By Timothy Prickett Morgan

The latest word from one of the big Wall Street brokerage houses is that Sun Microsystems Inc’s Excalibur Ultra 100 workstations, which were expected in March 2000, have been pushed back to some time in the second quarter. The Excaliburs, which will use the long-awaited Cheetah UltraSparc-III processors, are the follow-ups to the current Ultra 80 workstations, which can be configured with up to four 450MHz UltraSparc-II processors.

The Excaliburs will have integrated Firewire and USB ports on their motherboards, and it’s these that appear to be giving Sun the biggest headache. That and the enhanced graphics applications, the Zulu frame buffer and Shaka Zulu multiplexed frame buffer. It wouldn’t be the first time that Sun has had trouble delivering its high-end workstation graphics subsystems. Sun gets it right in the end, but building what amounts to a mini desktop supercomputer is a complex problem. Its perseverance is why Sun owns the Unix workstation market and why HP and IBM have to a large extent refocused on NT workstations.
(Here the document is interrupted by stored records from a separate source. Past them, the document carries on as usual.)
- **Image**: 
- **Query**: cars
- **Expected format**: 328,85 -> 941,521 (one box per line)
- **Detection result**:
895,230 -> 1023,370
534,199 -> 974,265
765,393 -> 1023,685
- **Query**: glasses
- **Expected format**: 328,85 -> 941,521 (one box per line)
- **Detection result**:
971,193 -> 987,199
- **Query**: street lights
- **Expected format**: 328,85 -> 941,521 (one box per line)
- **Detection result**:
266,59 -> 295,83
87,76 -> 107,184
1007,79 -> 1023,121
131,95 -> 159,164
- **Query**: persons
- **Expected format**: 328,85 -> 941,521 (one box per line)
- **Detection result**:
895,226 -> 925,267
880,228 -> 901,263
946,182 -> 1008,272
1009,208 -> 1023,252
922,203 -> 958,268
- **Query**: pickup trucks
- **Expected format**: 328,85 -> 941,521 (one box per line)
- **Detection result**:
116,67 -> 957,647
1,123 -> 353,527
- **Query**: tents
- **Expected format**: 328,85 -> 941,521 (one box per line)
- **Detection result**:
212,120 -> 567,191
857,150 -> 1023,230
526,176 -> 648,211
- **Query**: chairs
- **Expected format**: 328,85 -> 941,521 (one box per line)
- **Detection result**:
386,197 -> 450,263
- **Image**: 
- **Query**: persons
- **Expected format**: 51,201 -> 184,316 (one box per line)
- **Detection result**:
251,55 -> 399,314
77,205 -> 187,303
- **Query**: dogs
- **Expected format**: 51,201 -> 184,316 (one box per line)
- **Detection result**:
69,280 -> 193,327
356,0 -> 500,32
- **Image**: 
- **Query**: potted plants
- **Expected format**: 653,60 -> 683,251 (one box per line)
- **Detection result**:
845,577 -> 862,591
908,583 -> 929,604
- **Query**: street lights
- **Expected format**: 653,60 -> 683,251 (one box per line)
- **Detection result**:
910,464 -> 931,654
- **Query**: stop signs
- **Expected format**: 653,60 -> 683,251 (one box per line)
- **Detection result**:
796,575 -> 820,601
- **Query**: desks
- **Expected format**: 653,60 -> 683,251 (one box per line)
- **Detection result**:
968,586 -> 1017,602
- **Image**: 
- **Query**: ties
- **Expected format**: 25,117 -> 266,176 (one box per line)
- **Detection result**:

We’re also hearing about a new low-end UltraSparc-III-based workstation dubbed Grover, but the exact configuration of this machine is not yet known. Grover would be a follow-on to the current Ultra 10 workstations. Exactly when it might ship is unclear, but more than one person has told us that April is now likely. As far as we know, Sun has 400MHz and 416MHz UltraSparc- IIIs up and running with both 4Mb and 8Mb L2 caches in actual machines.

On the server side, Goldman Sachs is telling investors that they should not expect to see UltraSparc-III-based server announcements from Sun until March 2000. Some big Sun customers have been talking about the so-called E12K, a follow-on to the current 64-way Starfire server that has 128 processors rather than 64. Presumably this machine would use faster 450MHz or 480MHz UltraSparc-II processors. By our own estimates, a 64-way Starfire with 450MHz UltraSparc-IIs should be able to top 130,000 TPM, about 10% more power than the current 400MHz models and with 480MHz processors the Starfire should be able to hit almost 140,000 TPM. If Sun could get similar scalability efficiencies on the 128-way Starfire machine as it does on the 64-way box, it might get performance as high as 175,000 TPM with the existing 400MHz chips or as much as 200,000 TPM with 480MHz processors. That would put Sun back in the driver’s seat in terms of performance, probably even ahead of Hewlett-Packard’s 550MHz PA- 8600 chips running in its 32-way V2500 Unix servers, which are due in January or February 2000.

The follow-on to the Starfire servers is Serengeti, which reportedly will have up to 1,000 UltraSparc-III chips in a single frame. Sun has been telling customers that they shouldn’t expect to see Serengetis until September 2000, but that could also change depending on the reliability of these boxes, which include new ASICs and I/O subsystems and which appear to be having plenty of software glitches in their beta testing.

Given the delays in the Serengeti servers, which will be more than a year late when they ship next year, there seems to be renewed interest in the Starcat clustering. Starcat is a set of fiber optic clustering hardware that presumably works in conjunction with the eight-node clustering in Solaris 8 that will ship after the February 2000 ship date of Solaris 8. The exact specs for Starcat are as yet unknown, but some techies are saying that the setup in Solaris for Starcat implies a maximum of 554 processors in the cluster. It is unclear if Starcat will use NUMA clustering, but Sun didn’t buy the engineering teams from Thinking Machines and Kendall Square just to keep them from falling into the hands of its competitors. The latest word is that Starcat won’t be available until November or December, which puts it a few months after Serengeti.

Finally, no one is talking about the fact that the Cheetah chips are supposed to come out at 600MHz but appear to be only running at 400MHz or 416MHz. At those clock speeds, it will barely outpace the 450MHz UltraSparc-II. The 450MHz UltraSparc-II with 4Mb of L2 cache has a SPECint95 rating of 19.6 and a SPECfp95 rating of 27.1. At 600MHz, the UltraSparc-III is expected to have a SPECint95 of about 35 and a SPECfp95 of about 60. Choke the clock speed down to 400MHz, and those numbers will drop to a SPECint95 of about 24 and a SPECfp95 of about 40.